### Text section

Garbage Collection

September, 16 2023 • 11 min read • 1712 words

Notes from OS. An overview of garbace collection and different types.

Table Of Contents


Garbage Identification


In theory, garbage refers to any object that the program will never reference in the future. These are termed as “dead objects.” The catch here is that neither the compiler nor the runtime system can identify these dead objects conclusively.

In practice, an object is considered garbage if the program cannot access it anymore. These are known as “unreachable objects.” The immediate question that follows is, how do we discern which objects are unreachable?

Challenges in Identifying Garbage

The task of detecting garbage is neither simple nor cost-effective. Some of the challenges include:

  • Performance Efficiency: The time it takes to identify garbage might be proportional to either the dead objects or the live ones, contingent on the method employed.

  • Frequency of Collection: Running the garbage collection process less often can save on total time but has repercussions. It might necessitate more space and extend the pause times, which refers to the durations the program is halted to carry out the garbage collection. This underscores the classic tradeoff between space and time.

Reachability via Tracing

Reachability plays a pivotal role in the garbage collection paradigm. To break it down:

  • Tracing: This method explores the reachability from program “roots.” These roots are often the variables and elements that the program first comes into contact with, such as registers, the stack, and static variables. The algorithm:
    1. Marks the objects that can be reached directly from these roots.
    2. Extends this marking to cover a transitive closure over them.

### Work instruction
Set down, word for word, the part of the garbage collection notes that opens with the words containing "Notes from OS." and closes with "objects are unreachable?".

Crawled caption data
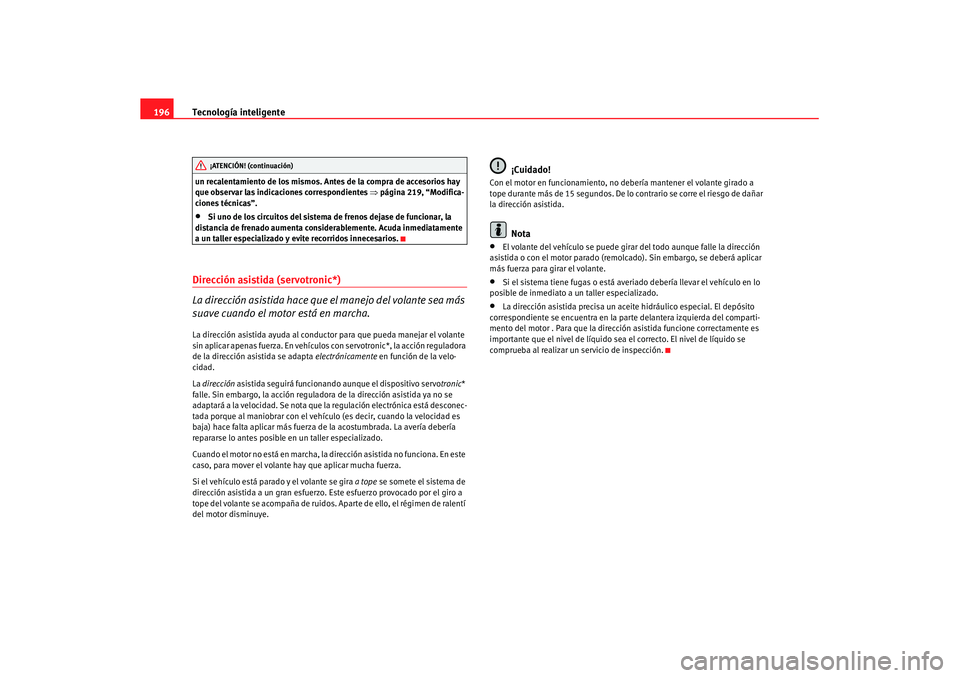 Seat Altea Freetrack 2007 Manual de instrucciones (in Spanish) Tecnología inteligente
196un recalentamiento de los mismos. Antes de la compra de accesorios hay
que observar las indicaciones correspondientes ⇒página 219, “Modifica-
ciones técnicas”.•
Seat Altea Freetrack 2007 Manual de instrucciones (in Spanish) Tecnología inteligente
196un recalentamiento de los mismos. Antes de la compra de accesorios hay
que observar las indicaciones correspondientes ⇒página 219, “Modifica-
ciones técnicas”.•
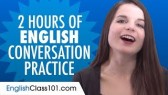 2 Hours of English Conversation Practice - Improve Speaking Skills (EnglishClass101)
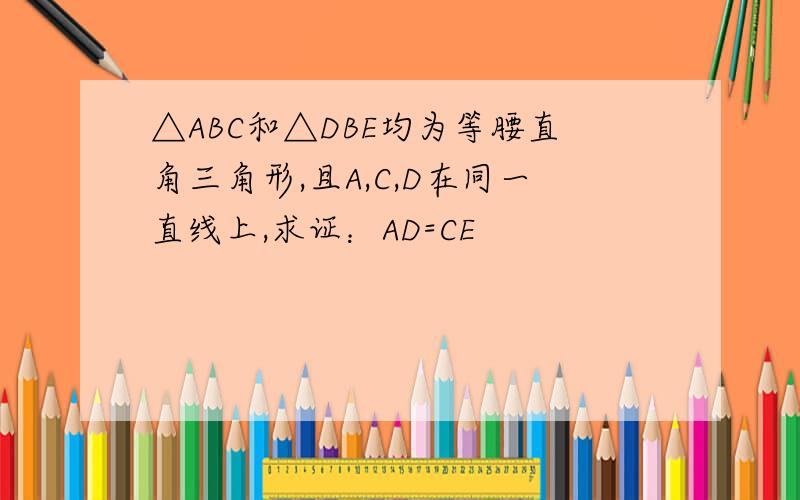 △ABC和△DBE均为等腰直角三角形,且A,C,D在同一直线上,求证：AD=CE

### Your solution
Notes from OS. An overview of garbace collection and different types.

Table Of Contents


Garbage Identification


In theory, garbage refers to any object that the program will never reference in the future. These are termed as “dead objects.” The catch here is that neither the compiler nor the runtime system can identify these dead objects conclusively.

In practice, an object is considered garbage if the program cannot access it anymore. These are known as “unreachable objects.” The immediate question that follows is, how do we discern which objects are unreachable?